> [About this exercise] Could you retype exactly the line containing "Contrast Trim Knitted Cardigan" and every line after it in the data below, leaving out the pictures?

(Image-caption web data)
══════════════════════════════

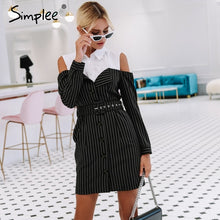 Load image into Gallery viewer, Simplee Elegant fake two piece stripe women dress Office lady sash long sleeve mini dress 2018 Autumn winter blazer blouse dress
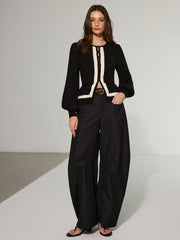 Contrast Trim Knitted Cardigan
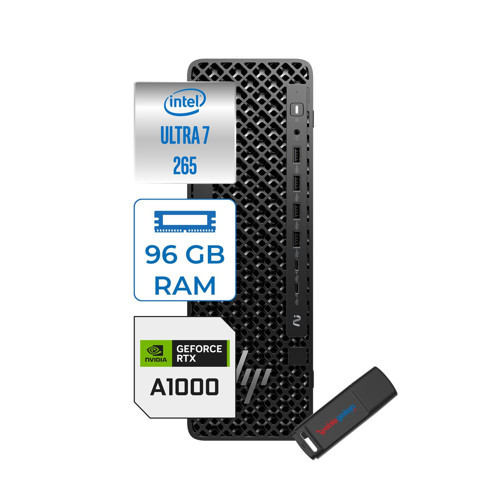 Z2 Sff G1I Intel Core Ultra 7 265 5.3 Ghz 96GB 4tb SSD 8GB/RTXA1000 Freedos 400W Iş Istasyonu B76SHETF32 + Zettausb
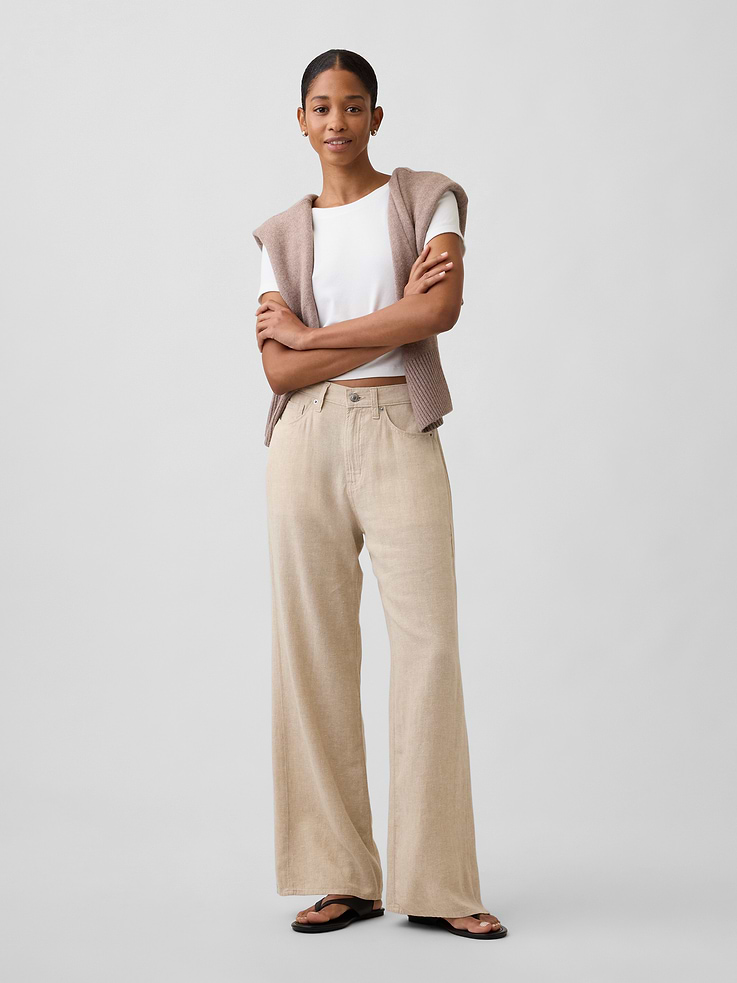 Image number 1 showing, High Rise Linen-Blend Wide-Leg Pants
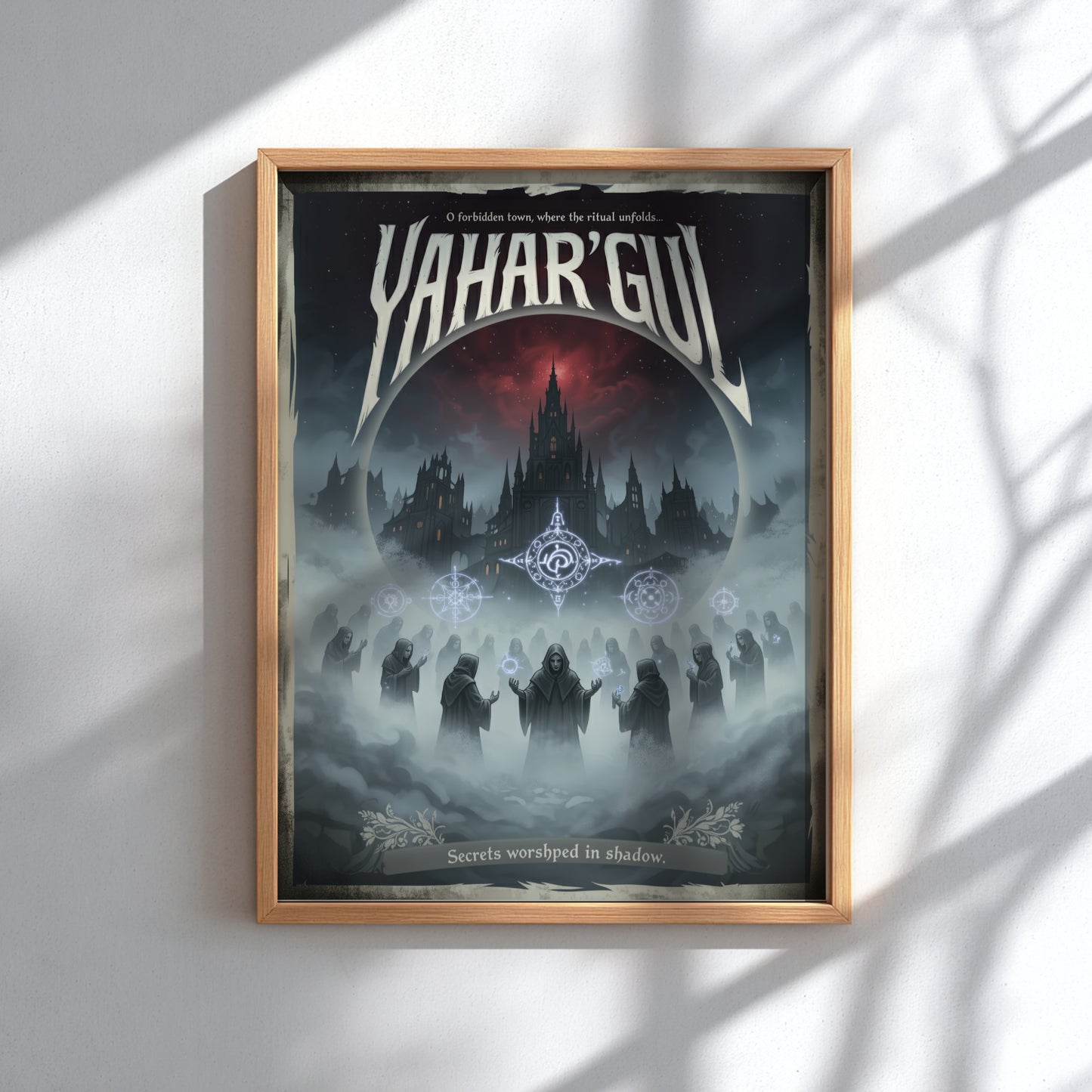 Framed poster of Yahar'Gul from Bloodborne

══════════════════════════════

> [Response area]
 Contrast Trim Knitted Cardigan
 Z2 Sff G1I Intel Core Ultra 7 265 5.3 Ghz 96GB 4tb SSD 8GB/RTXA1000 Freedos 400W Iş Istasyonu B76SHETF32 + Zettausb
 Image number 1 showing, High Rise Linen-Blend Wide-Leg Pants
 Framed poster of Yahar'Gul from Bloodborne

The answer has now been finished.